Depremin üzerinden haftalar geçti. Ancak bütün toplum ve basın depremi konuşuyor. Çünkü geniş bir alan depremden etkilendi ve halkın günlük yaşamını sürdürme sorunu var. Türkiye’de devlet Erdoğan ve Bahçeli yönetiminde derin bir çürümeyi yaşadığı için yüz binin üzerinde insan yaşamını yitirdi. Bu kadar insan enkaz altında kaldı. Gerekli önlemler alınsaydı bu kapsamda bir yıkım olmazdı. Ayrıca kurtarma çalışmaları hızlı ve örgütlü yapılsaydı birçok insan sağ kurtulacaktı. Ölümlerin artması ve yıkımın büyük olması tümüyle yönetimin vurdumduymazlığı ve yolsuzluklara gömülmüş olmasıyla alakalı. Halk büyük bir travma ve zorluk içindeyken doğal olarak insan başka şey yazıp tartışamıyor. Ancak Erdoğan ve Bahçeli iktidarı bunlar olmamış gibi iktidarlarını koruma derdine düşmüşler. Suriye’de durum farklı değil.
Beşar Esat ülkesi iç savaşla tarumar olmuşken ve milyonlarca insan yurtdışına göçmüşken iktidarını korumayı her şeyin önünde tutuyor. Suriye’nin önemli bir kısmı Türkiye tarafından işgal edilmiş. Türk devleti istediği gibi işgal bölgelerini yönetiyor. Nüfusuyla oynuyor, etnik temizlik yapıyor. Depremin vurduğu bölgelerin önemli bir kısmı işgal altındaki bölgelerdi. İdlip El Nusra ve diğer silahlı grupların denetiminde. Yurtdışından gelen yardımlar Türk yönetiminin izni olmadan deprem bölgelerine ulaşamıyor. Ayrıca silahlı çeteler gelen yardımları halkın ihtiyacına göre değil kendi ihtiyaçlarına göre paylaşıyorlar. Halkı bir yandan deprem vurmuş bir yandan da bu çeteler ve işgalciler. Esat yönetimi her şeyi kendisine bağlamaya, aşırı merkezi bir yönetim oturtmaya çalışıyor. Suriye’de her şey normalmiş gibi davranıyor. Olan bitenler hakkında kendisini hiç sorumlu görmüyor. İstifa etmeyi veya yönetimi değiştirmeyi asla düşünmüyorlar.

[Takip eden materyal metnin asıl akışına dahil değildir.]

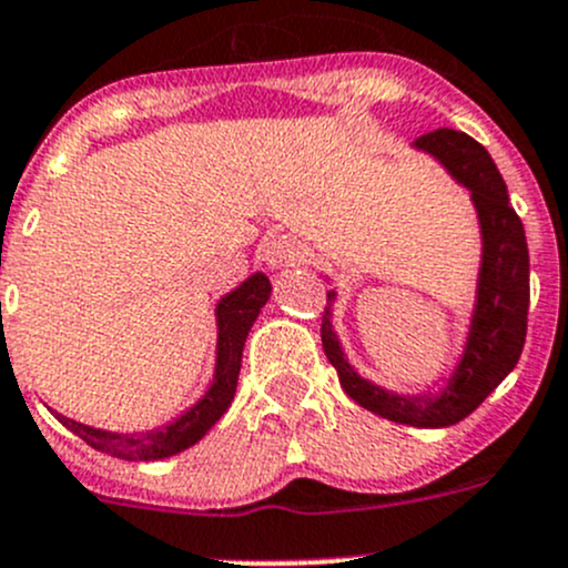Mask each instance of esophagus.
<instances>
[{
  "instance_id": "1",
  "label": "esophagus",
  "mask_w": 568,
  "mask_h": 568,
  "mask_svg": "<svg viewBox=\"0 0 568 568\" xmlns=\"http://www.w3.org/2000/svg\"><path fill=\"white\" fill-rule=\"evenodd\" d=\"M302 257H305V250H302V244L294 242L291 236L272 239V242L263 247V261H266L268 268L291 266V263L302 261Z\"/></svg>"
}]
</instances>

Bu dünya böyle yaratılmış ve böyle gidecek gibi davranıyorlar. Bu ilahi bir yasaymış, doğa kanunuymuş gibi devam ediyorlar. Halkın geleceğe dair bir umut beslemesine veya farklı düşünmesine izin vermiyorlar. Farklı düşünenler, özgürlük ve demokrasi isteyenler ya yurtdışına kaçıyorlar ya da hapislerde çürüyorlar. Sivil toplum örgütlerine, insan hakları mücadelesine ortam ve olanak tanımıyorlar. Kendi emrinde olmayan her şeyi tehlike sayıyorlar. Ülkenin aydınları, düşünen insanları tehlike olarak görüldükleri için devletin tehdidi altında kalıyorlar. Fırsatı bulan dışarı kaçıyor. Böylece ülkeden büyük bir beyin göçü oluyor. Birikimi, yeteneği ve becerisi olan birçok insan yitirilmiş oluyor. Okullar yönetime sadık memurlar yetiştirme makinesi olarak kullanılıyor. Yetenek ve liyakat, yaratıcılık dumura uğruyor. Toplum dahil her şey devletleştiriliyor. Partiler özgürce örgütlenip çalışamıyor ve yarışamıyor.

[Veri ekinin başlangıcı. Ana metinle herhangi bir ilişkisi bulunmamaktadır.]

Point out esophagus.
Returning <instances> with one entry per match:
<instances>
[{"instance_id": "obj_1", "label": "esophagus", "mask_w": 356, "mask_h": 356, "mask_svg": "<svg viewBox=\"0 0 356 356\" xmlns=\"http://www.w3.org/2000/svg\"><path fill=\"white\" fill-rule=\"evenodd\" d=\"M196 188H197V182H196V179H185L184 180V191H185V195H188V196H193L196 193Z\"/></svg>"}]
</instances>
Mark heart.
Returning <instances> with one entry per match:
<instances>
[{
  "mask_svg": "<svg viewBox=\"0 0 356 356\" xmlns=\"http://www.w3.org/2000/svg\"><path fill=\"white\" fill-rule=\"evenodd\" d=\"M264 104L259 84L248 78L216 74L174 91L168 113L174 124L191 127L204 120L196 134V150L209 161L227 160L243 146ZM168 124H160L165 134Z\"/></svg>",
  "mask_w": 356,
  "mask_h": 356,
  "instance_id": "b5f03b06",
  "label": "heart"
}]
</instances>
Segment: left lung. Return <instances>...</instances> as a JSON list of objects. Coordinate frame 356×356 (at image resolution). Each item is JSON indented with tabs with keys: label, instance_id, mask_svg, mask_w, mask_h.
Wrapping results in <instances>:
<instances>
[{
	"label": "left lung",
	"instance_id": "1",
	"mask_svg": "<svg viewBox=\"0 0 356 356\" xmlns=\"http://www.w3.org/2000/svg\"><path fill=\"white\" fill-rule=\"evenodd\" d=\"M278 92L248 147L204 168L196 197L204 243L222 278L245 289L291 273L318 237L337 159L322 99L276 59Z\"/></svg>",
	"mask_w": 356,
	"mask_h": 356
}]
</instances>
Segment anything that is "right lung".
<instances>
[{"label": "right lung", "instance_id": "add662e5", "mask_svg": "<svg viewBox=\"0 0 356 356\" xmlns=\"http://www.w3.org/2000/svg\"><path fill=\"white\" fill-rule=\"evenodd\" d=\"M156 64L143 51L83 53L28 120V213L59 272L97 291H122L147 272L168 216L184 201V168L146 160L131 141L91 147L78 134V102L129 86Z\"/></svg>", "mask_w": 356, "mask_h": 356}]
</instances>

Dernekler, odalar ve vakıflar yönetim dışında var olamıyor. Herkes ve her şey zapturapt altında. Görüldü ki, devlet yaşatmıyor, öldürüyor. Devleti bu kadar şişirmeye gerek yok. Toplum etkili ve örgütlü olmalıdır. Çünkü toplum kendi işlerinin çoğunu kendisi yapar. Her konuda devlete muhtaç olmaz. Az devlet çok demokrasi ilkesi işlerse yöneticiler kendilerini her şeyin yerine koyamazlar. Halk yöneticilerini seçer ve denetlerse bu kadar merkezileşme ve despotik bir yapılanma ortaya çıkmaz. Bu durumda halk örgütsüz ve çaresiz. Bu bilinçli yaratılmış bir çaresizliktir.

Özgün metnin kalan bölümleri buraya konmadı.